Years of crude exploitation can lead to enormous reservoir pressure decline in mature fields, leaving a huge amount of oil still in place that can only be exploited with new technologies. Once a mature field has reached an extremely low pore pressure, the target formation should be drilled in an underbalanced condition (with a drilling fluid pressure of less than the formation pore pressure) to reduce the risk of lost circulation, and most importantly, to reduce formation damage and increase productivity. Pore pressures as low as 800 psi at 5,500 ft true vertical depth (TVD) have been measured in matured fields. This is equivalent to a hydrostatic column of drilling fluid of 2.7 lb/gal density. To reach the underbalanced drilling condition in such a depleted reservoir, the ECD of the drilling fluid must be less than 2.7 lb/gal. Conventional drilling fluids are out of this range; therefore, the use of low-density drilling fluids, such as foams, is needed.

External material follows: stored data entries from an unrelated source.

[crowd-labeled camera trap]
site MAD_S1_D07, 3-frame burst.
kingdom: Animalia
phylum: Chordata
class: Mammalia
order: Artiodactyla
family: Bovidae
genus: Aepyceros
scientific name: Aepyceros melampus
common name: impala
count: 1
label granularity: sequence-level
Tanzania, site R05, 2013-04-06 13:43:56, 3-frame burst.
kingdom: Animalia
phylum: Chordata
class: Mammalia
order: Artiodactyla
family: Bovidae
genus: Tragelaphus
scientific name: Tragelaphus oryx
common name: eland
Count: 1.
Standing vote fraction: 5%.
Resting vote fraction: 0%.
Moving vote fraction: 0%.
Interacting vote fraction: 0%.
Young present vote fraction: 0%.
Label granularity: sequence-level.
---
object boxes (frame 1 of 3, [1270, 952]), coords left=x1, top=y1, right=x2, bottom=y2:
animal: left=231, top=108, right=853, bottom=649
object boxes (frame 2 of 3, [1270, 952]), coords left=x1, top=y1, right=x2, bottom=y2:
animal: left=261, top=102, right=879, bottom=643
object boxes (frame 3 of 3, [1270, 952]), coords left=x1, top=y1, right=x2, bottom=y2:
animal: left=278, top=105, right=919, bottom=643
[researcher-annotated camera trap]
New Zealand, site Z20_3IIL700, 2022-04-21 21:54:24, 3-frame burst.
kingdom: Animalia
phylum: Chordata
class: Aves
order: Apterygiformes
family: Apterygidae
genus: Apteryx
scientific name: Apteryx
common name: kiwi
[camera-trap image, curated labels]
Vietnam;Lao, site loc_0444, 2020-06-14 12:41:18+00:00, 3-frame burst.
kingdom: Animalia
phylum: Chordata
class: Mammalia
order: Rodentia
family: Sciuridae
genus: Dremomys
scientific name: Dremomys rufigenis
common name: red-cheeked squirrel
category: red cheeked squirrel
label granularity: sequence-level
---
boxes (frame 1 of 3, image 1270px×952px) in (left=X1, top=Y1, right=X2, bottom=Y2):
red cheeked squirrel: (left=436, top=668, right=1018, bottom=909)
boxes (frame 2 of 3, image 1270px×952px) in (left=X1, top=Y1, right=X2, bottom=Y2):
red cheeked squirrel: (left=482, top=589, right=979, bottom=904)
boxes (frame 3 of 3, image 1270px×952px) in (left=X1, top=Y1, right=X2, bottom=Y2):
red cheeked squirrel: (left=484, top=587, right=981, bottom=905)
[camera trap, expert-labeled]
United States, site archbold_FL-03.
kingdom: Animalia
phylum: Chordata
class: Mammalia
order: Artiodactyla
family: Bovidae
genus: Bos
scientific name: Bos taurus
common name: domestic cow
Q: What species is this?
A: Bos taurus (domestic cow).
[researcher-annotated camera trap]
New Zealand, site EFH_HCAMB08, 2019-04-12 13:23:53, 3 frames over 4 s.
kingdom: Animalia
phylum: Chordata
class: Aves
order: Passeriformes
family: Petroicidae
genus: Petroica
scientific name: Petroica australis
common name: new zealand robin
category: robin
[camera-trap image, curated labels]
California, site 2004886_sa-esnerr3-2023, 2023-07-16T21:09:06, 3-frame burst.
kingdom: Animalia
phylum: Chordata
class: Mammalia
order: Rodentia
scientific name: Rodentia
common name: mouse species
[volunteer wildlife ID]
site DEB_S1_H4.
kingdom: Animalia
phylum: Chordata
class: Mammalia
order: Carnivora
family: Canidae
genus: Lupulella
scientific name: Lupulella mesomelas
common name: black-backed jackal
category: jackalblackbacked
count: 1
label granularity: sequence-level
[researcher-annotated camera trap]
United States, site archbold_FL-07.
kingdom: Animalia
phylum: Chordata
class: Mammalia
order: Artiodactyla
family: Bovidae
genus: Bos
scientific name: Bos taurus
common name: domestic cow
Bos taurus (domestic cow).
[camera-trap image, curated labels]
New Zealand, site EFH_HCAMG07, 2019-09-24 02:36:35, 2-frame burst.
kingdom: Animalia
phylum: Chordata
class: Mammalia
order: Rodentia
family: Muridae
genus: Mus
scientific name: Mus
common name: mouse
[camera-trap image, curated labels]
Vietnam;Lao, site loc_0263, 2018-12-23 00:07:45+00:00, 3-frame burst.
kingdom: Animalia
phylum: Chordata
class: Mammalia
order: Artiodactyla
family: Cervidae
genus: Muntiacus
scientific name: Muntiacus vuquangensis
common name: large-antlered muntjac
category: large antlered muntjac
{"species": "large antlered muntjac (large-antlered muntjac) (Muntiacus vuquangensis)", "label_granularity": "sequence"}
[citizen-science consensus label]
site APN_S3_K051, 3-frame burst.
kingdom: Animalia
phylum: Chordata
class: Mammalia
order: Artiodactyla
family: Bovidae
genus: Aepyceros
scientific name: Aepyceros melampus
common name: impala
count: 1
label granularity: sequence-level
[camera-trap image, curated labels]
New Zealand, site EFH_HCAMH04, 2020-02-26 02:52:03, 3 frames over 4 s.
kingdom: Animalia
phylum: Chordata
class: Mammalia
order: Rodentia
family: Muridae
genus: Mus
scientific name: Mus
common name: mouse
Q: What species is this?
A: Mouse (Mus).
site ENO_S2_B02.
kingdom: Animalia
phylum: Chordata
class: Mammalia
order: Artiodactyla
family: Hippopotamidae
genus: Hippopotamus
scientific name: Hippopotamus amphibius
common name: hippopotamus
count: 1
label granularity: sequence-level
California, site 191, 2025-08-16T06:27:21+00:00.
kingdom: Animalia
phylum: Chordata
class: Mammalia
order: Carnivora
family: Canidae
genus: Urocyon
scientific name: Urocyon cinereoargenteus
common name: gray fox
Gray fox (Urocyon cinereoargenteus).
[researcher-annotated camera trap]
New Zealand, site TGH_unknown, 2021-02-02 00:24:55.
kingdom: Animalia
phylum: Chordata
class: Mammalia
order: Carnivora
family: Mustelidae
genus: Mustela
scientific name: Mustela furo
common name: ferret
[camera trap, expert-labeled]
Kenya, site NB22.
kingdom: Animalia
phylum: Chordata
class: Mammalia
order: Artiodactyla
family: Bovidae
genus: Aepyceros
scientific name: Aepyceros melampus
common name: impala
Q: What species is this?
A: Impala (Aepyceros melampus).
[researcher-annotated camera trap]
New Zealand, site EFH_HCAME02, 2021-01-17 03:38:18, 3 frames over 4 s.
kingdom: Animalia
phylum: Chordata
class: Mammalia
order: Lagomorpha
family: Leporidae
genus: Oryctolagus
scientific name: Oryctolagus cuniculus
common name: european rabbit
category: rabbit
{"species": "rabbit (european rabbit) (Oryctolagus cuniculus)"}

Drilling fluids must provide good cuttings transport, among other things. In addition, when the hole is drilled, the in-situ original stresses change near the wellbore, and the drilling fluid pressure (or density) must somehow "replace" the support lost by removing the original volume of rock. In conventional overbalanced drilling, the drilling fluid pressure (or density) is usually high enough to provide this support. On the other hand, it is necessary to establish whether low-density fluids used for underbalanced drilling in highly depleted reservoirs will provide the pressure needed by the formation to keep it stable. If not, underbalanced drilling is not technically possible, and the minimum drilling fluid density (and pressure) will be established by the formation minimum collapse pressure obtained with rock-mechanics approaches.
The main scope of this paper is to present the wellbore stability simulations performed in a highly depleted reservoir in Lake Maracaibo, Venezuela, to decide the feasibility of using underbalanced drilling technology. The field behavior of four wells drilled in underbalanced conditions is summarized. Benefits such as increase of rate of penetration, no drilling time lost because of lost circulation or stuck pipe, and most importantly, huge productivity increases were obtained in comparison with conventional overbalanced drilling.
Background and Technological Challenge
Many horizontal wells in a highly depleted reservoir in western Venezuela were drilled in an overbalanced and near-balanced condition, at pressures greater than the in-situ reservoir pore pressure. Lost-circulation problems and stuck pipes raised drilling costs, reducing the project's profitability. In addition, the expected productivity increases were seldom reached. Therefore, real underbalanced drilling technology was proposed to increase reservoir productivity. The challenge for the rock-mechanics team was to define the risk of wellbore instability when drilling in an underbalanced condition with ECDs as low as 2.0 lb/gal. In such a condition, the rock must be sufficiently strong to resist most of the redistributed stresses. Technology implementation was decided based on wellbore stability calculations and results.
Rock Mechanics Data
Wellbore stability in sandstone depends on many factors, such as wellbore geometry (azimuth, inclination, and diameter), current formation pore pressure, original in-situ field stress (magnitude and direction), geomechanical properties of the rock (including its geological particularities), and the ECD. Well geometry and drilling fluid density may be selected to reduce wellbore stability problems, such as high deformations, wellbore breakouts, washouts, and lost circulation caused by induced drilling fractures.
Acoustic image logs, multipolar sonic logs, six arm-oriented caliper logs, density logs, minifrac tests, and rock mechanical laboratory tests on rock cores were used to obtain the required information for stability analysis.